◆ **TASK REQUIREMENTS**: Can you turn everything below, from the line containing "In the image, which of" down to the line containing "1.96 meters", into a numbered list, leaving out the blank lines?

◆ ◆ ◆ ◆ ◆ ◆ ◆

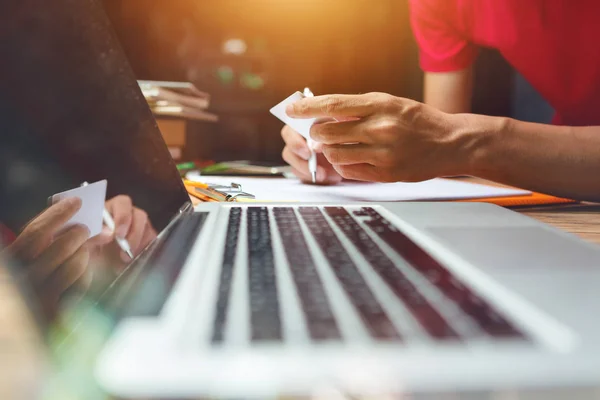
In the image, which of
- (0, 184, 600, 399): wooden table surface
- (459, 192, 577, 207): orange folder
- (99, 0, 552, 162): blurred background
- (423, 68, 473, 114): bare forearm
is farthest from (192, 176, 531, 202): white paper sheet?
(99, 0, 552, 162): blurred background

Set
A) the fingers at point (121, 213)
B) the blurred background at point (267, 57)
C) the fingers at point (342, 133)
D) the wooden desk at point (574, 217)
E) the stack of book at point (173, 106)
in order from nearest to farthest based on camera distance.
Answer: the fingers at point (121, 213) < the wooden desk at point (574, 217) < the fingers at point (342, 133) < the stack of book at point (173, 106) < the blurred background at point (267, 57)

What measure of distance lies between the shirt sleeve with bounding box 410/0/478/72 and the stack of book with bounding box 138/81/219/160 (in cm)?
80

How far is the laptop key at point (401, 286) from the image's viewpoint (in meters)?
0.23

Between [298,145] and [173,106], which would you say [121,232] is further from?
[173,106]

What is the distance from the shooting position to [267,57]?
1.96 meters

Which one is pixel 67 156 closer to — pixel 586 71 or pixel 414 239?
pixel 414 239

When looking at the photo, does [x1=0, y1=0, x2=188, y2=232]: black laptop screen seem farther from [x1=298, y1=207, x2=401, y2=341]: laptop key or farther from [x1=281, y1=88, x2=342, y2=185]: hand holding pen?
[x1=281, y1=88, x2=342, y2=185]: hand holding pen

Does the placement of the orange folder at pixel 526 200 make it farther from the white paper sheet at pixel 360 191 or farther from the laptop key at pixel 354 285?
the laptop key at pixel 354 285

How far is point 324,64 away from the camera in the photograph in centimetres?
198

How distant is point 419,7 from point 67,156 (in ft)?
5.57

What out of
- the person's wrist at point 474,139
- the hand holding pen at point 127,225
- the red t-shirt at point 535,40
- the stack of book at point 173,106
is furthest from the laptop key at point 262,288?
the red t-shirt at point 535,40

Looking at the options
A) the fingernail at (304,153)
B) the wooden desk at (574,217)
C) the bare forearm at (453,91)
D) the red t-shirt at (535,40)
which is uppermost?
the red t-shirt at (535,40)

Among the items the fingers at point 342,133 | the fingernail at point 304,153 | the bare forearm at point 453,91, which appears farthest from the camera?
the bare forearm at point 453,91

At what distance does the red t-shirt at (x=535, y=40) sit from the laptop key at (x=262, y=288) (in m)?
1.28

◆ ◆ ◆ ◆ ◆ ◆ ◆

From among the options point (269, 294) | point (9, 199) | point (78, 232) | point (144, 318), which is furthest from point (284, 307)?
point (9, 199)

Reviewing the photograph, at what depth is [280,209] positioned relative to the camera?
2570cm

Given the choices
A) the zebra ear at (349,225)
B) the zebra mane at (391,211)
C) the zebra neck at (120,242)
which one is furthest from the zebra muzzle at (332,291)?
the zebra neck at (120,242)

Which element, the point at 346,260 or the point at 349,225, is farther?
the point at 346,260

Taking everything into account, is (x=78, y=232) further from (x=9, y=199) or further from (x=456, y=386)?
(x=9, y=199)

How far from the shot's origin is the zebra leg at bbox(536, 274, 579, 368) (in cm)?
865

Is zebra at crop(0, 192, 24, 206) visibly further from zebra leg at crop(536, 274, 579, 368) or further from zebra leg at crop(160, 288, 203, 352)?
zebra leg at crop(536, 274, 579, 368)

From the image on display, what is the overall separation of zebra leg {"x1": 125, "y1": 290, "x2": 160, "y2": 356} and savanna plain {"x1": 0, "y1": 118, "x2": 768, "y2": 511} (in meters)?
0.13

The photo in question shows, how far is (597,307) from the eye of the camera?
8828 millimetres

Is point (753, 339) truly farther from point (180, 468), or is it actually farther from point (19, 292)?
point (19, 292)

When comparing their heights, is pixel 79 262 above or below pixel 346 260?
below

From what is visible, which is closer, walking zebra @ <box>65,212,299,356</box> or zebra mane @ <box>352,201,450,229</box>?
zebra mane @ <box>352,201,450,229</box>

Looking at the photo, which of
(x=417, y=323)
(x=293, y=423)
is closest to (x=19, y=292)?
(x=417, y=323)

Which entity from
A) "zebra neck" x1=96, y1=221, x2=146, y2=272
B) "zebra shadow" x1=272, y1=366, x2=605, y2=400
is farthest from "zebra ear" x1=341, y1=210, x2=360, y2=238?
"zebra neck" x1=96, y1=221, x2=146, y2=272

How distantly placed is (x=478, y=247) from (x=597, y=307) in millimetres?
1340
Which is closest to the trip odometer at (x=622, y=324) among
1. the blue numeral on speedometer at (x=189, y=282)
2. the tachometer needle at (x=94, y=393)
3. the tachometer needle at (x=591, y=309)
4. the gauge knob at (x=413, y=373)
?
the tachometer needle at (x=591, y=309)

◆ ◆ ◆ ◆ ◆ ◆ ◆

◆ **FULL OUTPUT**:
1. In the image, which of
2. - (0, 184, 600, 399): wooden table surface
3. - (459, 192, 577, 207): orange folder
4. - (99, 0, 552, 162): blurred background
5. - (423, 68, 473, 114): bare forearm
6. is farthest from (192, 176, 531, 202): white paper sheet?
7. (99, 0, 552, 162): blurred background
8. Set
9. A) the fingers at point (121, 213)
10. B) the blurred background at point (267, 57)
11. C) the fingers at point (342, 133)
12. D) the wooden desk at point (574, 217)
13. E) the stack of book at point (173, 106)
14. in order from nearest to farthest based on camera distance.
15. Answer: the fingers at point (121, 213) < the wooden desk at point (574, 217) < the fingers at point (342, 133) < the stack of book at point (173, 106) < the blurred background at point (267, 57)
16. What measure of distance lies between the shirt sleeve with bounding box 410/0/478/72 and the stack of book with bounding box 138/81/219/160 (in cm)?
17. 80
18. How far is the laptop key at point (401, 286) from the image's viewpoint (in meters)?
19. 0.23
20. Between [298,145] and [173,106], which would you say [121,232] is further from?
21. [173,106]
22. What is the distance from the shooting position to [267,57]?
23. 1.96 meters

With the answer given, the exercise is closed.